Harry Potter And The Order Of The Phoenix is the fifth installment of the book to film series of a planned eight part story. As such, it is understandable that in the overall scheme of things, heaps of misery are piled on to boy wizard-in-training Harry Potter (Daniel Radcliffe) as struggles to make sense of the ongoing political machinations in the wizarding world in response to the rising threat of the return of evil wizard Voldemort (Ralph Fiennes). This in turn leads him to lash out at his friends and teachers, making him a very hard character to root for during much of the film.
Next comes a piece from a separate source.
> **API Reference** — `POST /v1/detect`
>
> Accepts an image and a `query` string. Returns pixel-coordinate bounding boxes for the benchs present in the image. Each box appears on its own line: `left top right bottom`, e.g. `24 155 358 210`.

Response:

But as events concerning his life continue to swirl about him outside of his control, Harry slowly begins to realize that he needs to take charge of his own destiny.
The film opens with Harry and his Hogwarts Academy headmaster Dumbledore (Michael Gambon) at the center of an aggressive public relations campaign by the Ministry of Magic to discredit their warnings of the evil Voldemort’s return. Barely allowed to return back to school, Harry finds himself at odds with a new Defense Against the Dark Arts teacher (Imelda Staunton), a stooge for the Ministry of Magic who is only instructing the students in the theory of defense against black magic, not in the actual casting of spells. Realizing that his classmates will need practical knowledge in the looming war against Voldemort, Harry begins secretly instructing them in the spells they will need.
Oddly enough, though the longest Potter novel to this point in the literary series, this film is the shortest in the cinematic series, a definite fault. Incoming screenwriter Michael Goldenberg, taking over for Steve Kloves who scripted the four previous installments, seems to be presuming the audience’s familiarity with the story and the world of Harry Potter in general that would be a safe bet for the books’ legions of fans, but may do a disservice to more casual movie goers. This film is not a good jumping-on point for the uninitiated. Many minor and supporting characters flit through scenes without introduction, seemingly only appearing to draw cheers from fans rather than serving any story purpose. Several scenes seem to gloss over incidences with the intention of having the details filled in by the audience’s recollection of the book. Given the size of the source book, this wasn’t the film for the filmmakers to economize on storytelling. As it is, Harry Potter And The Order Of The Phoenix is a rushed, dark spectacle that is probably even more confusing of a mishmash if one isn’t already immersed in author J. K. Rowling’s sprawling world.